The amino acid content of acai berry is perhaps the unsung hero of this popular little fruit. Much coverage is given and attention paid to the antioxidant properties of the acai berry but not a great deal to the other benefits that make it into one of the most potent super foods known to man. These other benefits include — but are most certainly not limited to — amino acids and essential omega fatty acids.

Amino acids are essential for human life: most importantly for us they play a number of roles in making our metabolism function better and more efficiently. Perhaps one of the most important roles that the amino acids play is in the fundamental building blocks of that most important of chemical substances: protein.

Whilst the acai berry is very strong in the area of antioxidants — an area that is very important to many aspects of our life — it is also extremely strong in these other areas, too, and it is this amalgam of benefits from nutritionally beneficial chemicals that make the wonderful little acai berry a super food in the truest sense of the word. No wonder it is so popular with so many people across the world.

We hear a lot of rhetoric about how super foods are really very good for us, that we should be eating as much of these foods as possible, and that super foods can help us combat disease and illness, as well as simply making us healthier. These are strong assertions, and ones that we would do well to heed. But what is so good about a super food? And what makes it so ’super’?

Well, put simply, a super food is one that contains more nutrients, minerals and ‘goodness’ than ‘normal’ foods per unit weight. Taking the acai berry as an example — and it is a good example, as we will see later — it has more amino acids, antioxidants and essential omega fatty acids per unit weight than most — if not all — comparable foods. This means that you can eat 10g of acai berry and it will do you as much good in these essential areas as would 500g or more as some other foods. The benefits of an acai diet are soon obvious.

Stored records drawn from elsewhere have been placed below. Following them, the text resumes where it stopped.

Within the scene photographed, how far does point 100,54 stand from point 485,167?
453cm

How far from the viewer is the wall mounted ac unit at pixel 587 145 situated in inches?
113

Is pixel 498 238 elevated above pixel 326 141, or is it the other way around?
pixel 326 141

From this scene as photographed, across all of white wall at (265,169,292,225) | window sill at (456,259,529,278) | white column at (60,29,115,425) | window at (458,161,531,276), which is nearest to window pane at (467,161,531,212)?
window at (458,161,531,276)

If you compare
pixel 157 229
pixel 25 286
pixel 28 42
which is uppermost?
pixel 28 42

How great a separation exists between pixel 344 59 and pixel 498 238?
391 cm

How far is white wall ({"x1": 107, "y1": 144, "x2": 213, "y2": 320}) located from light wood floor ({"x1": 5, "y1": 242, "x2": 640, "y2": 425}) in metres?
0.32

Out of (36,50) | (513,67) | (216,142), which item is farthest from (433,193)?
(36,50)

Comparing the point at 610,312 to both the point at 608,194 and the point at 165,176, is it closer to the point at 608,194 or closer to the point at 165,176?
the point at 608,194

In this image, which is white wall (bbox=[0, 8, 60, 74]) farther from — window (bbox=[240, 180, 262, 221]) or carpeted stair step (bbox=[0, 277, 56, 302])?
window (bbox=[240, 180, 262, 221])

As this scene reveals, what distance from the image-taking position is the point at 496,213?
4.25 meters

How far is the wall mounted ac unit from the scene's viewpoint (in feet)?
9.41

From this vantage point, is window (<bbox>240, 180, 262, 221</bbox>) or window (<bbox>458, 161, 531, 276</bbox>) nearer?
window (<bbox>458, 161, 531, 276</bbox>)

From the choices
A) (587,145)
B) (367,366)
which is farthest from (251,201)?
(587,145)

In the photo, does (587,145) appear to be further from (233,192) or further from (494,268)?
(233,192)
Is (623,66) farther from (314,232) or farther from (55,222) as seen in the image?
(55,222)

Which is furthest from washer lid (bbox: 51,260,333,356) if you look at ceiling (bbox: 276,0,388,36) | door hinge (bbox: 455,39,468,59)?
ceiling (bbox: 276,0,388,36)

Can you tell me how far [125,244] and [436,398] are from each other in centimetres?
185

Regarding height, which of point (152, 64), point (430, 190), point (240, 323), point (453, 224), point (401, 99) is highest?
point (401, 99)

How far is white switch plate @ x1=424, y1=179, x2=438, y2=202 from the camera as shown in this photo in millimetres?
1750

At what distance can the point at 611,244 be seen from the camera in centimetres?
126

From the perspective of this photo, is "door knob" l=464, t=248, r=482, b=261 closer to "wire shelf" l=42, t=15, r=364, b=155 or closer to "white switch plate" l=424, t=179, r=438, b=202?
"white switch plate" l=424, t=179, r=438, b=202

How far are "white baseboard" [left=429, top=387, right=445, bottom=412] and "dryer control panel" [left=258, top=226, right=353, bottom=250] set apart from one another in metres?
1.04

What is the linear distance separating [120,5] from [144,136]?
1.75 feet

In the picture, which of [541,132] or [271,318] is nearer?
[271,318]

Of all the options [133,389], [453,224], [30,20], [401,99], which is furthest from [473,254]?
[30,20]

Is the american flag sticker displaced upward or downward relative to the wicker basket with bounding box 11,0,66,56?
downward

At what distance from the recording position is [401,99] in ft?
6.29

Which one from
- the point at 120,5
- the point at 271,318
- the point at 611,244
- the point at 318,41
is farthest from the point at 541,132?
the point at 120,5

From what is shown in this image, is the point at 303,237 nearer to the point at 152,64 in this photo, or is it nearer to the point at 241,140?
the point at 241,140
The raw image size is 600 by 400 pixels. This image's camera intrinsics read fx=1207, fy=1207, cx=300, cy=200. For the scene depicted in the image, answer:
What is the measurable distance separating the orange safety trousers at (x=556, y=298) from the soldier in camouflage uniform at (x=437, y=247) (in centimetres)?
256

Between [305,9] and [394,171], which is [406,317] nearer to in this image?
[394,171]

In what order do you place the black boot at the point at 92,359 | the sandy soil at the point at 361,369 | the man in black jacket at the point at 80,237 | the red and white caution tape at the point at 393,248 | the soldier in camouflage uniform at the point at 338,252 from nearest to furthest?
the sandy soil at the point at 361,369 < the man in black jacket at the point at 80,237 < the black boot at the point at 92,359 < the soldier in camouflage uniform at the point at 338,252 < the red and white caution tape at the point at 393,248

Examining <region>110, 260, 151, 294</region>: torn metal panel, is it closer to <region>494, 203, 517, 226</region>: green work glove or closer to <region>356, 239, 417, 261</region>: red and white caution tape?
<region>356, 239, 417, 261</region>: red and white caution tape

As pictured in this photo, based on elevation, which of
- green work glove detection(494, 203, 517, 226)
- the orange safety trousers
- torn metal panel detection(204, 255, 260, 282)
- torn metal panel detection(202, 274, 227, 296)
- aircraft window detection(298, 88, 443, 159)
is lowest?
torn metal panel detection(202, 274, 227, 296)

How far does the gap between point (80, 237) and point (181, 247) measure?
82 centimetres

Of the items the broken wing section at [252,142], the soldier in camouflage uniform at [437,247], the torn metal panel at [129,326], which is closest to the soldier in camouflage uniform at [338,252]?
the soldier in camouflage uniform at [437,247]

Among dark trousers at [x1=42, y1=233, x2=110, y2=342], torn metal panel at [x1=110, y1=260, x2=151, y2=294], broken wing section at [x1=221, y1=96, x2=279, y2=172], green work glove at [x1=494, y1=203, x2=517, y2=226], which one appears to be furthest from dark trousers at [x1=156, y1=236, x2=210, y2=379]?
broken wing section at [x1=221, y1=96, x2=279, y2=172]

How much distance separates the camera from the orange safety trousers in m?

Adding some acai berry to your diet isn’t the be all and end all of health and fitness, but it can certainly help make you fitter, stronger and happier in yourself. Not bad for a little acai berry!

The acai berry is a funny thing. It’s rarely seen outside of Brazil because of the rate at which it deteriorates after it is harvested, yet a lot of places in the world have seen an exponential rise in the requirement for acai diet foods. The only way to get acai berries to those interested in an acai diet is to make them into some kind of acai pulp or — as is becoming more popular day by day — make the berries into a delicious acai juice.

The acai diet is popular with good reason. The anti oxidants and anti inflammatories in the acai berry are not only great for keeping you fit and healthy, they can also reduce the signs of ageing and — perhaps most significantly — combat major diseases like cancer, diabetes and even Alzheimer’s.

Praise for the acai berry has been long and loud. From renowned industry specialists like Nicholas Perricone to Oprah, all have something good to say about the acai berry and about an acai diet. An acai diet may not be the be all and end all of staying fit and healthy, but surely it makes the whole process dramatically easier for those who chose the acai diet.

When three commercially available juice mixes containing unspecified percentages of açaí juice were compared for in vitro antioxidant capacity against red wine, tea, six types of pure fruit juice, and pomegranate juice with added antioxidants (provided by Pom Wonderful, the sponsor of the study), the average antioxidant capacity was ranked lower than that of the antioxidant enhanced pomegranate juice, Concord grape juice, blueberry juice, and red wine. The average was roughly equivalent to that of black cherry or cranberry juice, and was higher than that of orange juice, apple juice, and tea. [9][10]

Studies have demonstrated that blood antioxidant capacity increases within two hours of consuming a commercial açaí juice.[11]